Fig 5. Volatility patterns among early-pandemic isolates predict emergence of mutations during the lineage-emerging phase.

Fig 5

(A) Timeline for emergence of SARS-CoV-2 lineages until July 2021. Lineage emergence time is determined by the date on which 26 sequences that contain all the lineage-defining mutations were identified. Lineages with WHO variant designations are indicated by their symbols (see S2 Table) and the number of mutations in each is shown by dots. (B) Volatility, D and R values were calculated for all spike positions using the early phase sequences and applied to a logistic regression model to predict emergence of the lineage-defining mutations. Datapoints describe probabilities assigned to all spike positions and are grouped by the lineage in which they emerged. Values are compared between the mutation sites in the indicated VOCs (or minor lineages, labeled “Other Lin.”) and the no-mutation sites (“No mut”) using an unpaired T test. (C-E) Volatility, D or R values for all spike positions were analyzed using a univariate logistic regression model. Probability values of all sites are compared between lineages, as described above. (F) Volatility, D and R values and the combined probability were calculated using different amounts of time-indexed sequences from the early phase (at 50-sequence increments).
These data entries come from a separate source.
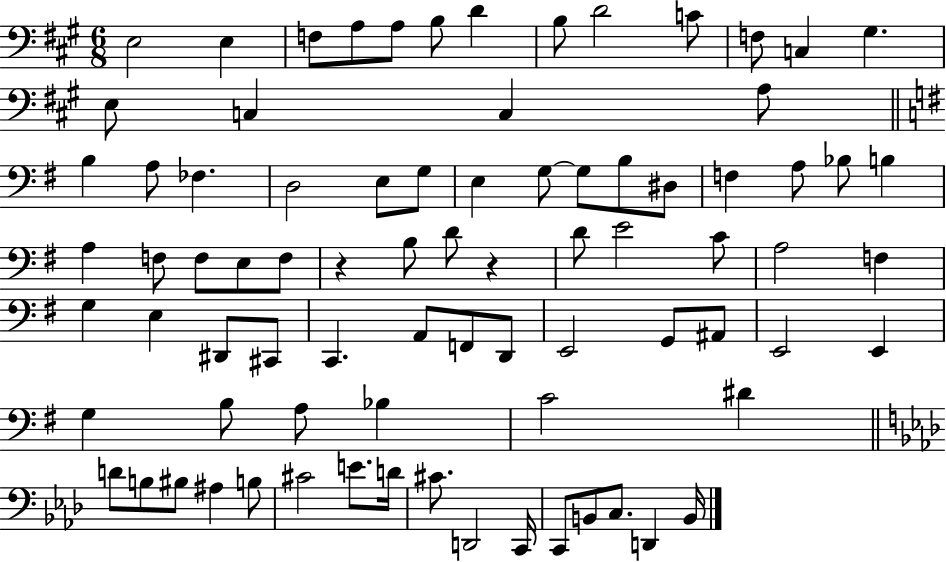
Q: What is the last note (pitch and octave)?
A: B2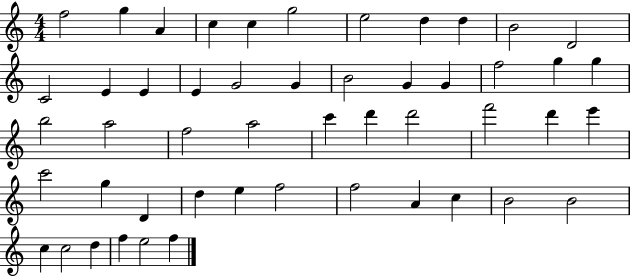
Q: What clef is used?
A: treble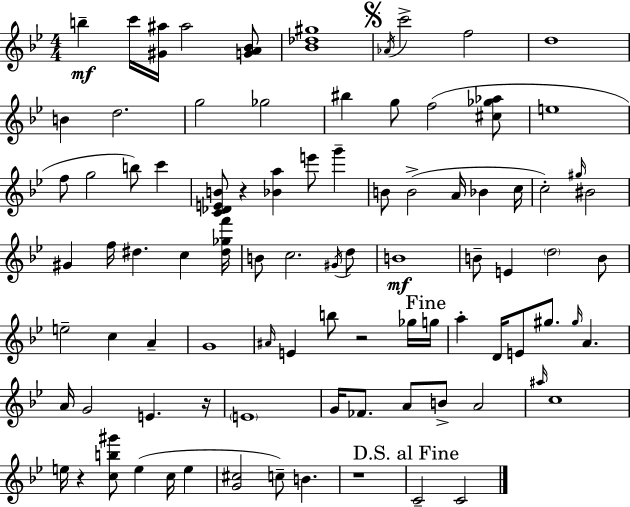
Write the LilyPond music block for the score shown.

{
  \clef treble
  \numericTimeSignature
  \time 4/4
  \key bes \major
  \repeat volta 2 { b''4--\mf c'''16 <gis' ais''>16 ais''2 <g' a' bes'>8 | <bes' des'' gis''>1 | \mark \markup { \musicglyph "scripts.segno" } \acciaccatura { aes'16 } c'''2-> f''2 | d''1 | \break b'4 d''2. | g''2 ges''2 | bis''4 g''8 f''2( <cis'' ges'' aes''>8 | e''1 | \break f''8 g''2 b''8) c'''4 | <c' des' e' b'>8 r4 <bes' a''>4 e'''8 g'''4-- | b'8 b'2->( a'16 bes'4 | c''16 c''2-.) \grace { gis''16 } bis'2 | \break gis'4 f''16 dis''4. c''4 | <dis'' ges'' f'''>16 b'8 c''2. | \acciaccatura { gis'16 } d''8 b'1\mf | b'8-- e'4 \parenthesize d''2 | \break b'8 e''2-- c''4 a'4-- | g'1 | \grace { ais'16 } e'4 b''8 r2 | ges''16 \mark "Fine" g''16 a''4-. d'16 e'8 gis''8. \grace { gis''16 } a'4. | \break a'16 g'2 e'4. | r16 \parenthesize e'1 | g'16 fes'8. a'8 b'8-> a'2 | \grace { ais''16 } c''1 | \break e''16 r4 <c'' b'' gis'''>8 e''4( | c''16 e''4 <g' cis''>2 c''8--) | b'4. r1 | \mark "D.S. al Fine" c'2-- c'2 | \break } \bar "|."
}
AUC values are shown for predicting emergence of the 67 lineage-defining mutations in the lineage-emerging phase. (G) The 67 sites of mutation were grouped by the emergence time of the first lineage that contains them. Mutation probabilities assigned to the sites by sequences collected until April 1st 2020 are compared with the probabilities assigned to the no-mutation sites. (H) Probabilities assigned by the April 1st 2020 dataset are shown for mutation sites that appeared in one or more lineages. Values are compared between all groups using an unpaired T test.